Потупив взгляд, служанка протягивала мне кованую шкатулку – ту самую, в которую я все эти годы прятала души, чтобы отдать Хэджаму.
Я даже спрашивать не стала, откуда Мэйко знала. Не зря ведь она принцесса: поди, в ее власти всегда получать то, что хочется.
– Давай, – прошептала она, и в изумрудных глазах мелькнул страх.
Но во мне не было ни жалости, ни сочувствия. Все внутри похолодело и отмерло, казалось, навсегда.
Я плохо помню, что было дальше, наверное, отчасти потому, что хотела забыть. Как опустилась перед ней на колени, как ни разу не взглянула ей в глаза и скользнула пальцами в утробу. Что я почувствовала? Отличалась ли душа этого ребенка от душ тех, чьи я забирала все прошлые годы? Наверное, нет. Сияние скользнуло мне в руки просто, угнездилось на ладони и так же легко переместилось в шкатулку.
Мэйко лежала, глядя в потолок и морщась, будто сдерживала рыдания. А может, отвращение – все равно.

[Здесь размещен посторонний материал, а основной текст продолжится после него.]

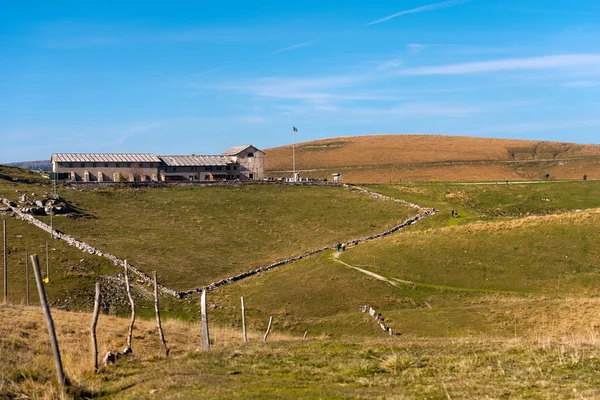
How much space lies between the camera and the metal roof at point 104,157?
4262 inches

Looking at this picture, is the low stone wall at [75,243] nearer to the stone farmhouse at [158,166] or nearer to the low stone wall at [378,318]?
the low stone wall at [378,318]

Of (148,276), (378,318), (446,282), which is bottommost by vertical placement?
(378,318)

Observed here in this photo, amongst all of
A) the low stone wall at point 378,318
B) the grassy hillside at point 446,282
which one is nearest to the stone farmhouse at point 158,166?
the grassy hillside at point 446,282

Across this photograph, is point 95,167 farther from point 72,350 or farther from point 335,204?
point 72,350

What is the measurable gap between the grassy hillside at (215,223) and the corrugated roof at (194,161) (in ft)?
49.4

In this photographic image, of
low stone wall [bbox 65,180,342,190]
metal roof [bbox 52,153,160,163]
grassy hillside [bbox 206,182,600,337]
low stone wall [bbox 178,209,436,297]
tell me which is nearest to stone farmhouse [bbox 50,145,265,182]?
metal roof [bbox 52,153,160,163]

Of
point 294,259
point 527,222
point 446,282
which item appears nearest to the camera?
point 446,282

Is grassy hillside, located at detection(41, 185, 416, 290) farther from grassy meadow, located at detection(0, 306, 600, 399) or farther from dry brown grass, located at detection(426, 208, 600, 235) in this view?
grassy meadow, located at detection(0, 306, 600, 399)

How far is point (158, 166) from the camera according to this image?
117 metres

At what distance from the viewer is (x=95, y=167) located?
109 metres

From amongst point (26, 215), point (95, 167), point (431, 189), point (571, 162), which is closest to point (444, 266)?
point (26, 215)

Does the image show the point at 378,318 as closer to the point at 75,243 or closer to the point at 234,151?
the point at 75,243

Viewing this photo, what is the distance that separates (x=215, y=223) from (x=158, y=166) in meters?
35.7

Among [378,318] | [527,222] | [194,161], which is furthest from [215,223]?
[378,318]
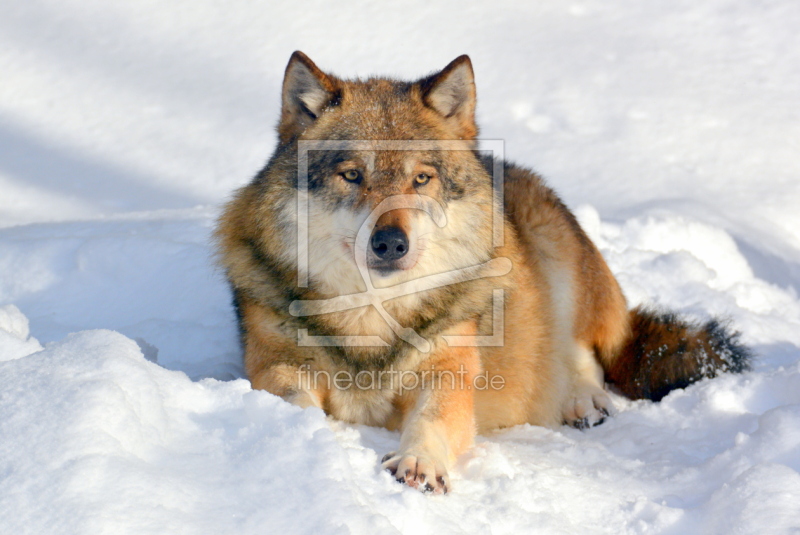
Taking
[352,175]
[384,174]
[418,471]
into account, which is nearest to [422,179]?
[384,174]

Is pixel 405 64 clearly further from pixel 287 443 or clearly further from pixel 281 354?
pixel 287 443

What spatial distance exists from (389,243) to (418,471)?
33.1 inches

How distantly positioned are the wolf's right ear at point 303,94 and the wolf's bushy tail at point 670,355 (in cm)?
224

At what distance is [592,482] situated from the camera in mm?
2656

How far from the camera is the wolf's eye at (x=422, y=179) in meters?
2.95

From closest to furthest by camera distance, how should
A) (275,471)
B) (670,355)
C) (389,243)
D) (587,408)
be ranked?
(275,471), (389,243), (587,408), (670,355)

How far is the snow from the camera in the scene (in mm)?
1950

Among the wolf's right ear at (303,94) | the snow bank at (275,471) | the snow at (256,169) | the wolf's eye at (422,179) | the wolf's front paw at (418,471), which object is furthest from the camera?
the wolf's right ear at (303,94)

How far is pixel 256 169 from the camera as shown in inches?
298

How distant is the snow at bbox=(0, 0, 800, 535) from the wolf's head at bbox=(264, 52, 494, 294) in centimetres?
71

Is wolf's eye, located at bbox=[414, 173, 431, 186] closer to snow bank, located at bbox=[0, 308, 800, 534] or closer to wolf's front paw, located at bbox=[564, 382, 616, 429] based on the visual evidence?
snow bank, located at bbox=[0, 308, 800, 534]

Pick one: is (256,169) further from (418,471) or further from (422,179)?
(418,471)

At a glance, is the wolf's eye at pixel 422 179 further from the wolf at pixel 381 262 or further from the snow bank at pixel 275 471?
the snow bank at pixel 275 471

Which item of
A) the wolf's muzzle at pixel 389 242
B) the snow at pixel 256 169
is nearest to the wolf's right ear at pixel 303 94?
the wolf's muzzle at pixel 389 242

– Прощай, Мэйко, – прошептала я, прижимая каменную шкатулку к груди. Взглянула на нее в последний раз, и сквозь холодный расчет прорвался образ девчонки, болтавшей ногами на ветке в лесах Бандая.
– Прощай, Рэйкен, – одними губами ответила птичья принцесса. Прежде чем я ушла, она сложила трясущиеся руки на животе и закрыла глаза, молча глотая слезы.

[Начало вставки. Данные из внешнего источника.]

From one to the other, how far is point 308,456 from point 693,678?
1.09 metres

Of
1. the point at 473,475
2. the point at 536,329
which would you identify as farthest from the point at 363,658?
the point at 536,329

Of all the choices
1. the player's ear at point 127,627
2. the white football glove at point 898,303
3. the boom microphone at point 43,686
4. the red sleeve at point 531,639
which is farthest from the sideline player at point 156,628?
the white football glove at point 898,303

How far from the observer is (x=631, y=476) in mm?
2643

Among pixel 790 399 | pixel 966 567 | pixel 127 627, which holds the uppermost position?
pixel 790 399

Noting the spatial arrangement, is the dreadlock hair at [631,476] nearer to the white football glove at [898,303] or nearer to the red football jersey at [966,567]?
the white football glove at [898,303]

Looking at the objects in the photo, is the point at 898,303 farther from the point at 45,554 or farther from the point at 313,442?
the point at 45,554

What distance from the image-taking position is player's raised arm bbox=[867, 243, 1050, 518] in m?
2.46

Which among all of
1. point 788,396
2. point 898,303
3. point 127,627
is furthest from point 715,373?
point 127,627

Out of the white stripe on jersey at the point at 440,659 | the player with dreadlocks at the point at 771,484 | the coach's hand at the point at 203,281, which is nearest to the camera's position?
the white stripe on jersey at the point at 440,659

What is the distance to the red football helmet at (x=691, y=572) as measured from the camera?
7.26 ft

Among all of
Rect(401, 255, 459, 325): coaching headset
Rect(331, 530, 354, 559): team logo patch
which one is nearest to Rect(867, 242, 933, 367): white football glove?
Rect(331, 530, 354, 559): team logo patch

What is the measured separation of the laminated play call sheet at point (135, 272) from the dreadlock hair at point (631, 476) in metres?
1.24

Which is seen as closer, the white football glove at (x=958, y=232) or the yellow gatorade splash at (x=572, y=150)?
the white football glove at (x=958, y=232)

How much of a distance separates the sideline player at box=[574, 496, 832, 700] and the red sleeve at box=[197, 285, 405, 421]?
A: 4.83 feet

Такимару я увидела сразу, как только мои ноги коснулись земли под сакурой. Хого сидел на крыльце поместья, низко склонив голову. Я не позволила себе ни на секунду остановиться. Мне удалось подчинить эмоции и видеть перед собой только одну цель: завершить последнюю часть плана и найти убежище.
Пустившись бегом, я обогнула озеро, и когда до поместья оставалось совсем немного, замедлила шаги. Такимару поднял голову, и наши глаза встретились. Ни печали, ни обреченности – одна решимость. Он принял свою судьбу, и я едва удержалась от вздоха облегчения.
– В глубине души я надеялась, что вы передумаете, – вырвалось у меня.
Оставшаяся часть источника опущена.